Editor’s Note: There are lots of new stories to read from the newest issue of our sister publication Nieman Reports. But Nieman Lab readers might be particularly interested in this story by Fabiano Maisonnave, 2016 Nieman Fellow and a senior reporter for Folha de S.Paulo, Brazil’s largest newspaper.
It is almost impossible to overestimate the importance of the Amazon basin to Brazil. At approximately five million square kilometers, the region represents 59 percent of the country’s territory, an area just over 10 times larger than California. The most diverse rainforest in the world borders seven countries, three of which supply a majority of the world’s cocaine.
About 25 million people live in ever widening swaths of deforested areas. Some are newly arrived workers attracted by infrastructure projects, such as Belo Monte, the third largest hydroelectric dam in the world. Others are members of indigenous tribes who have had little or no contact with Western culture.
There are endless stories to be told in the Amazon — from climate change to the ongoing loss of indigenous cultures — but fewer and fewer media outlets still have the budgets for the flights, cars, and boats needed to reach and report in such remote areas. It is harder still to find the cash to maintain a permanent presence. In April, Folha de S.Paulo, the most influential newspaper in Brazil, closed its last bureau in the Amazon. (Disclosure: I am a senior reporter at the paper.) Twenty years ago, it had three bureaus in the region. The other main national newspapers, O Globo in Rio de Janeiro and O Estado de S. Paulo, closed their offices in the past few years, as did Veja, the country’s largest weekly newsmagazine.The retreat of mainstream print media as it transitions to digital has not only impacted coverage of the Amazon but also beats as diverse as soccer and books. Brazilian journalism faces the same problems the industry does in the rest of the world — including declining ad revenue — and greater ones, as well. In 2015, six journalists were killed for their work, the third most of any country tracked by the Committee to Protect Journalists (CPJ). CPJ’s Carlos Lauria says attacks on journalists in Brazil have increased in the last five years, especially on independent journalists covering crime and politics outside of major cities.

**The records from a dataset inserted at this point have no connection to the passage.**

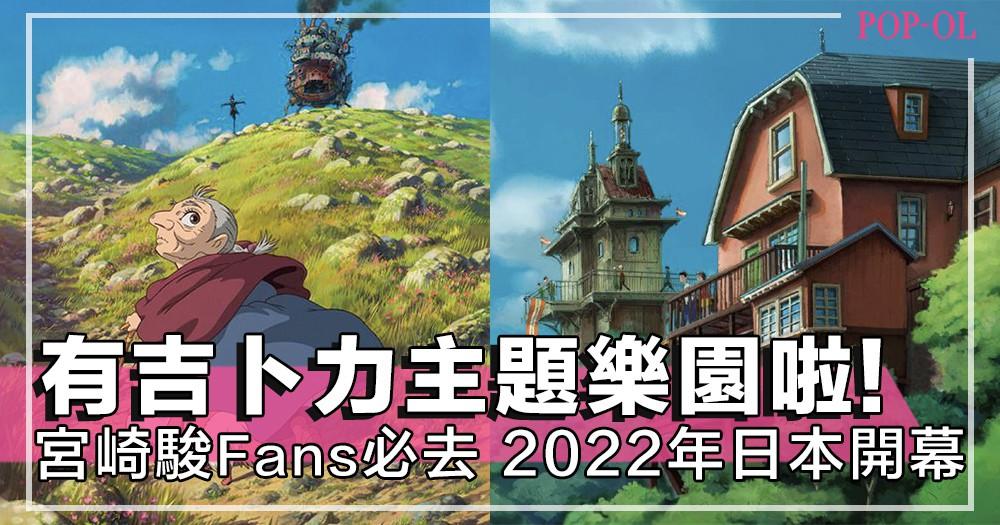 宮崎駿Fans尖叫吧!「吉卜力工作室」將擁有自己的主題樂園,並於2022年在日本開幕啦!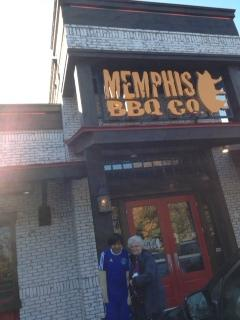Memphis BBQ Co.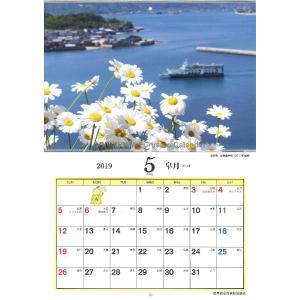 (終了)因島ふるさとカレンダー2019年度版|e-mono21|02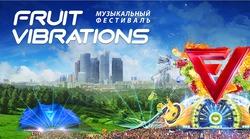 Музыкальный фестиваль на открытом воздухе FRUIT VIBRATIONS!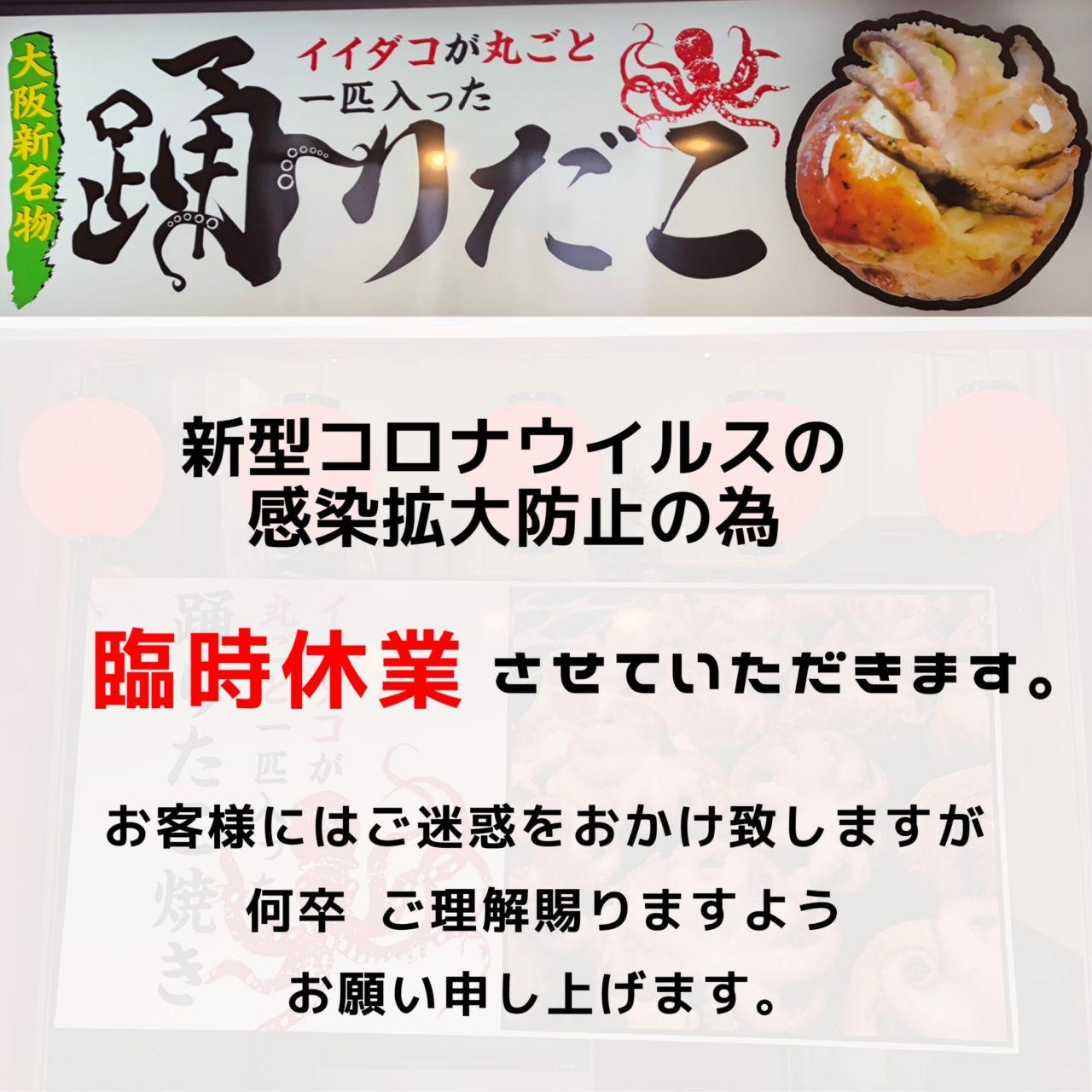 image0 (9)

Despite this, and the country’s fraught political and economic climate, entrepreneurial Brazilian journalists are striving to revitalize and reinvent the profession. Dozens of journalists are leaving traditional newsrooms and creating new niche media startups online, including Amazônia Real, working to report stories in the Amazon that legacy media aren’t; Brio, specializing in longform narratives, and its sister publication Jota, focused on the Brazilian judiciary system; Ponte, covering mostly public security, human rights, and justice; Aos Fatos, a fact-checking platform; and Agência Pública, a news agency focused on investigative reporting on issues such as the impact of the Olympic Games preparations.“These organizations are not focused on profit but rather are committed to producing quality journalism and to finding new forms of financing it,” says Natália Viana, one of three female journalists who founded Agência Pública in 2011. “The result is deeper, less hard news-based journalism. It is more personalized and open to experimentation.”